Siema herbaciane świry! ( ͡° ͜ʖ ͡°)
Dzisiaj w moim kubku gości jeden z najbardziej legendarnych blendów - Marco Polo (w oryginalnej wersji od Mariage Freres). Nie jest to kompozycja smakowa jakoś bardzo rozpowszechniona w Polsce, dlatego też nie dostaniemy raczej żadnego rodzimego zamiennika.
No dobra, ale czym w zasadzie jest ten blend? Idea jest dosyć prosta - ma to być tajemniczy smak kwiatów z pogranicza Tybetu i Chin. Ciężko mi rozpoznać pojedyncze nuty zapachowe. Osobiście czuje sporo słodyczy (ale nie takiej idącej w słodowość, tylko bardziej marcepan), nuty kwiatowe (chryzantema głównie, ale też taka żywiczna kwiatowość jak w labdanum), jasne owoce (liczi głównie, ale też gdzieś w tle taka słodka, rozpływająca się gruszka konferencja) i trochę takich jakby opiumowych nut. W smaku dominuje głównie tą marcepanową słodycz, kontrowana delikatnie mocną herbacianą bazą, przechodząca w kwiatki. Mimo tego, że dzieje się tutaj stosunkowo dużo to jest to blend zdecydowanie przyjazny dla początkujących. To herbata z gatunku: "jest dziwnie, ale smacznie i z każdym łykiem robi się coraz lepiej".

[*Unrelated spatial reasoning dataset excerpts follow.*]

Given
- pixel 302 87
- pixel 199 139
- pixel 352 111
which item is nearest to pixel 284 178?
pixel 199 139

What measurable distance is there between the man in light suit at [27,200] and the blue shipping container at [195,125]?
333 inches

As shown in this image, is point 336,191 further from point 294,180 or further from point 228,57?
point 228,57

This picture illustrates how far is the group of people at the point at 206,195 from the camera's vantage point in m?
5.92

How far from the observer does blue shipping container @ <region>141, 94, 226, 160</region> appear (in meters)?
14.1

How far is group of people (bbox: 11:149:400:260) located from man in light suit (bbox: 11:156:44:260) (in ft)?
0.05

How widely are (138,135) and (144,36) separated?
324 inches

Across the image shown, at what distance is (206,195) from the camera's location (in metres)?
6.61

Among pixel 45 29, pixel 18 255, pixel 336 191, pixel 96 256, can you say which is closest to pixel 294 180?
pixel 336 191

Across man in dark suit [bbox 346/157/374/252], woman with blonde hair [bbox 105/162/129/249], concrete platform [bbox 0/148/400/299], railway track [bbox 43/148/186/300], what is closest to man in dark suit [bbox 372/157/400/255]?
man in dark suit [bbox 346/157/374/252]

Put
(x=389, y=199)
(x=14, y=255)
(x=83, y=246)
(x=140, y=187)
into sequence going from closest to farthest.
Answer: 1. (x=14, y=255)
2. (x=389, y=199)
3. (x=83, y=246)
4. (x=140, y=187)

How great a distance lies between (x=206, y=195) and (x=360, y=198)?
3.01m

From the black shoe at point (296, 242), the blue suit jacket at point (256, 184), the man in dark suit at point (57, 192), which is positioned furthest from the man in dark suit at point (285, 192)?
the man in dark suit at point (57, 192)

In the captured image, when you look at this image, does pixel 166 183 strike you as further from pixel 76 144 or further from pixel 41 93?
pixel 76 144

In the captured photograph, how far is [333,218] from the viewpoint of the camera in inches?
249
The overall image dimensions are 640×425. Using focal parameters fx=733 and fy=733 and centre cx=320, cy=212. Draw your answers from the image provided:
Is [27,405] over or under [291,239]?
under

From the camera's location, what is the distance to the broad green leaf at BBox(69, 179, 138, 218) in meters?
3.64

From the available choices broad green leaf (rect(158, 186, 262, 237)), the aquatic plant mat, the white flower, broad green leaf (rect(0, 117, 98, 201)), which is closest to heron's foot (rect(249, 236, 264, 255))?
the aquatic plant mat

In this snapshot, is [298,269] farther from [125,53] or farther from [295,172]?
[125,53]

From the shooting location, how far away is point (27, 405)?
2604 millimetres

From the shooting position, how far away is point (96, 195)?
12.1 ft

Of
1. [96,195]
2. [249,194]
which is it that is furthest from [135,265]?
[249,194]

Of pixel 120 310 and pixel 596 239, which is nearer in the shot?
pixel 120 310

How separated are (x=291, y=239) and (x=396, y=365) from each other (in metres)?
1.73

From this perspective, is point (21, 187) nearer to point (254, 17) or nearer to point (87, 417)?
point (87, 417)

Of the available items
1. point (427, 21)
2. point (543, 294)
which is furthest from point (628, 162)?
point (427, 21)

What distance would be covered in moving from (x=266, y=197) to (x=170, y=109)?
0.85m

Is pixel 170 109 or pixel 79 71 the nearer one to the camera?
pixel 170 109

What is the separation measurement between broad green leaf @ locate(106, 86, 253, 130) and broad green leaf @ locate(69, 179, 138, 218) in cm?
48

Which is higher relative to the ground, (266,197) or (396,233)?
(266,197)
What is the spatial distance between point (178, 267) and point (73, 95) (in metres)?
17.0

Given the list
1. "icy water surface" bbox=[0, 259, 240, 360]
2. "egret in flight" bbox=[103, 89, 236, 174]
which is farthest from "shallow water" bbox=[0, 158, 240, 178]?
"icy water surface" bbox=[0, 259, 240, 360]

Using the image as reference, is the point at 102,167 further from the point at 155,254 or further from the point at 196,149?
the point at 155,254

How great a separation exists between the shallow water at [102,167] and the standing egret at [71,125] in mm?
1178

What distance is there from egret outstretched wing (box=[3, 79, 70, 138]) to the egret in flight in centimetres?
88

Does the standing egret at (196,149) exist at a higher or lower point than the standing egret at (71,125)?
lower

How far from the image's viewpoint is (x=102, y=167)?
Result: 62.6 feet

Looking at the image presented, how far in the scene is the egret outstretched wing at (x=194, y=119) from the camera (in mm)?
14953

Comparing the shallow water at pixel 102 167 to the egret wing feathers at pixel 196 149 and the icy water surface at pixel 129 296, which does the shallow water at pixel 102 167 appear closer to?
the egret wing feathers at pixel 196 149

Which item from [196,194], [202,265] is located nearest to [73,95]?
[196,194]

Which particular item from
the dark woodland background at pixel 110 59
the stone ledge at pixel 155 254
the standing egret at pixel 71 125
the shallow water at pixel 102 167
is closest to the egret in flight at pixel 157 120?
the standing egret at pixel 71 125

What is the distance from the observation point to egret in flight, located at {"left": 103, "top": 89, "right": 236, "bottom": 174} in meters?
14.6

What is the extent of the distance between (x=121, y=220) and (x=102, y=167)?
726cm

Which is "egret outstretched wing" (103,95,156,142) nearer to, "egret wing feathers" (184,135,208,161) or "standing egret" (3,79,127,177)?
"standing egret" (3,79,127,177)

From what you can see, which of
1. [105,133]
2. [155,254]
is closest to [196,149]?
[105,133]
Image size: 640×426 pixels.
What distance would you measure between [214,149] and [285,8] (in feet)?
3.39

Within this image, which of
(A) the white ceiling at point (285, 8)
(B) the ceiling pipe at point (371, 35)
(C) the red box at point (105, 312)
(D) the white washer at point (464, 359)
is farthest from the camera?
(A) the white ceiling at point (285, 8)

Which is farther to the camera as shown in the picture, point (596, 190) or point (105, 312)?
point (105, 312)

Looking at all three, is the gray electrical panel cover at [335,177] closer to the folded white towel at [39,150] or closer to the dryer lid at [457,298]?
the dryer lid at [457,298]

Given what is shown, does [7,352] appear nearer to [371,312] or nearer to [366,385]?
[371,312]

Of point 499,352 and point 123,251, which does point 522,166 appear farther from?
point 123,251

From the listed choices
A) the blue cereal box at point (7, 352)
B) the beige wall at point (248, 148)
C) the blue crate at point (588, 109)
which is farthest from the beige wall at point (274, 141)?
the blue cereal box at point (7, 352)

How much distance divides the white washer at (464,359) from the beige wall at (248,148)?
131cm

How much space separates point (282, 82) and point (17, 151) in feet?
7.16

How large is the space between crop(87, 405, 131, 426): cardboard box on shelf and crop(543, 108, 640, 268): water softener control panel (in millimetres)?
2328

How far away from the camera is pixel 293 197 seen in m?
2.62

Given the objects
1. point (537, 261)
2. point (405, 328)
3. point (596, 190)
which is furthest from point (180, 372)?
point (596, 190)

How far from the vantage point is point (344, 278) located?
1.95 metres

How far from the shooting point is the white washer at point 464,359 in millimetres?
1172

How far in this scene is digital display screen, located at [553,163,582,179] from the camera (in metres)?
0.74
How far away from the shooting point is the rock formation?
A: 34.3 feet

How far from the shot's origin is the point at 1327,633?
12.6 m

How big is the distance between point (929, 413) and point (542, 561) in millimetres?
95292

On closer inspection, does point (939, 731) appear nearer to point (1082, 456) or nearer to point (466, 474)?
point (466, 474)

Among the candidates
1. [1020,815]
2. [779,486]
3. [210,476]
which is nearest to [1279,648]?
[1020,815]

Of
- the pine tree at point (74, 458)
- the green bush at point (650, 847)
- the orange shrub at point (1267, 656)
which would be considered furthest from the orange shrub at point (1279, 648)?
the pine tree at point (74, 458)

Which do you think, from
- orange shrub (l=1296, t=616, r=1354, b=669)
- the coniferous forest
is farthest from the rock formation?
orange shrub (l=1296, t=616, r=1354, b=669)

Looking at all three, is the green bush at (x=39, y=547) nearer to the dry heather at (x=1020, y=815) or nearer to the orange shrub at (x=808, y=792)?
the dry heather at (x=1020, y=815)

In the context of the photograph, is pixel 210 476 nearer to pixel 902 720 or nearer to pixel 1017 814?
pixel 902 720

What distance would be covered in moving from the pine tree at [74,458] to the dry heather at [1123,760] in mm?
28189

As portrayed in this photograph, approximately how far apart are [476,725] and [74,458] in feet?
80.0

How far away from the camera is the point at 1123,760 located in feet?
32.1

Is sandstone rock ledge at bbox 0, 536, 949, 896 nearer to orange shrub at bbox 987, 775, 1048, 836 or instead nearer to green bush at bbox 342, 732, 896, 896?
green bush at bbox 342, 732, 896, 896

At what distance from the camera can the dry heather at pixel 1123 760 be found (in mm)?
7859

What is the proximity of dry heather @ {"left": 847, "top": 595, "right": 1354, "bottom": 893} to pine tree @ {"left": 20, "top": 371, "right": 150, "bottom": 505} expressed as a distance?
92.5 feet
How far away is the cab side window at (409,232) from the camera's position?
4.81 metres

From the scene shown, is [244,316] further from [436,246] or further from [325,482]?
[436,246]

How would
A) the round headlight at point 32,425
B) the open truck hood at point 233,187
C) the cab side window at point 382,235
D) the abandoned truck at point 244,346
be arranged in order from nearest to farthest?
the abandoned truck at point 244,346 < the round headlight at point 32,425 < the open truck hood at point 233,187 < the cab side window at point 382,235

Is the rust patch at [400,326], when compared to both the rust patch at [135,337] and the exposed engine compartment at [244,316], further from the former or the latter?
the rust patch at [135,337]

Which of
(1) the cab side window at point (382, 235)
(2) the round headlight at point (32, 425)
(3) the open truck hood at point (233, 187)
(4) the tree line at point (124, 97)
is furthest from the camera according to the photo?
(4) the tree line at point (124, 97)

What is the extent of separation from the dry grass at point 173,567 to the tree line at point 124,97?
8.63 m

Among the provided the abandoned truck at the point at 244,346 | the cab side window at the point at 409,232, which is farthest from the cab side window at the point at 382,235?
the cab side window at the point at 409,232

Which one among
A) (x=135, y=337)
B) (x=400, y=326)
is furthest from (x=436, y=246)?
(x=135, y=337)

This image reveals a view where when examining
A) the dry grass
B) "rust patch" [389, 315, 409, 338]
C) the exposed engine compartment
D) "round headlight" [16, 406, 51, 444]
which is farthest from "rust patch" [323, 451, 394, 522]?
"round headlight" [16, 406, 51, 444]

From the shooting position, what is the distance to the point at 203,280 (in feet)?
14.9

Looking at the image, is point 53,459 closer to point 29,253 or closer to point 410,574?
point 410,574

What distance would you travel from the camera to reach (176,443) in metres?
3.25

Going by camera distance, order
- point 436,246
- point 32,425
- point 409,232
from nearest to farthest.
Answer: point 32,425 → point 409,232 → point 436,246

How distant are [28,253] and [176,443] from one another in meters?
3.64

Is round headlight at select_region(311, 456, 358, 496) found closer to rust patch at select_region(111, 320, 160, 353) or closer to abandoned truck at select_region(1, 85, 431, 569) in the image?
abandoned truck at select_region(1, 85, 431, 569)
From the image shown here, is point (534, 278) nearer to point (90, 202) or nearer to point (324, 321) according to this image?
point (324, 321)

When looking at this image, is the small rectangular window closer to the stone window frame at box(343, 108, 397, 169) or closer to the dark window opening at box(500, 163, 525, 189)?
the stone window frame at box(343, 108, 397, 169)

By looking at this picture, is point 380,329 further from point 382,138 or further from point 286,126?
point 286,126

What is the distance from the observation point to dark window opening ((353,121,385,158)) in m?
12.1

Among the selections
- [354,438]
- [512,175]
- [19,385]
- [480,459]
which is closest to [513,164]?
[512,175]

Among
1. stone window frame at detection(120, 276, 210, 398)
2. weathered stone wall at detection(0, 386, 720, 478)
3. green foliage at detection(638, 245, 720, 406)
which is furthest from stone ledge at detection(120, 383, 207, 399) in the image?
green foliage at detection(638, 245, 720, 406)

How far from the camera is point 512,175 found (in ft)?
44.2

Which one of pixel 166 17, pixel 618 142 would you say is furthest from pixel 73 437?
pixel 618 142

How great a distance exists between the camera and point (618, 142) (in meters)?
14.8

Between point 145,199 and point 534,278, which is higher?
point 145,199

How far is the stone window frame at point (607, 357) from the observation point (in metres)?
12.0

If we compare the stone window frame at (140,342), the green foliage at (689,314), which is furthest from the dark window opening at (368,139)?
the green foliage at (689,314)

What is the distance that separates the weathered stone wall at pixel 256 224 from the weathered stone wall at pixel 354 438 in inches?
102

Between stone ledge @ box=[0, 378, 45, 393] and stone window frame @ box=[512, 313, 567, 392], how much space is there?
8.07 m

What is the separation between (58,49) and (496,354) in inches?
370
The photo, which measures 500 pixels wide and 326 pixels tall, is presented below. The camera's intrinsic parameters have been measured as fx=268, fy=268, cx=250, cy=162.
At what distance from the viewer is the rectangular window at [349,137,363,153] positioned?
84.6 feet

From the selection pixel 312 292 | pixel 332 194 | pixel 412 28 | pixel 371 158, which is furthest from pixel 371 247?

Wyjątkowo lubię ten blend bo to trochę "The Ghost of Tsushima" europejskiej herbaty. Na pierwszy, drugi i trzeci rzut kubków smakowych czujemy coś zupełnie innego niż klasyczne, cytrusowe blendy typu Earl Grey. Jestem w stanie sobie wyobrazić, że taka egzotyczna mieszanka zapachów przenosiła XIX wiecznych francuskich mieszczan do nieodkrytych, tajemniczych azjatyckich krain z ich egzotycznym obyczajem. Nie ma ona jednak wiele wspólnego z aromatyzowanymi mieszankami pochodzącymi z Chin, które są... znacznie uboższe. Tak jak gra Sucker Punch, ta herbata to pewne wyobrażenie Orientu, mocno przepuszczone przez europejski gust. Zdecydowanie polecam!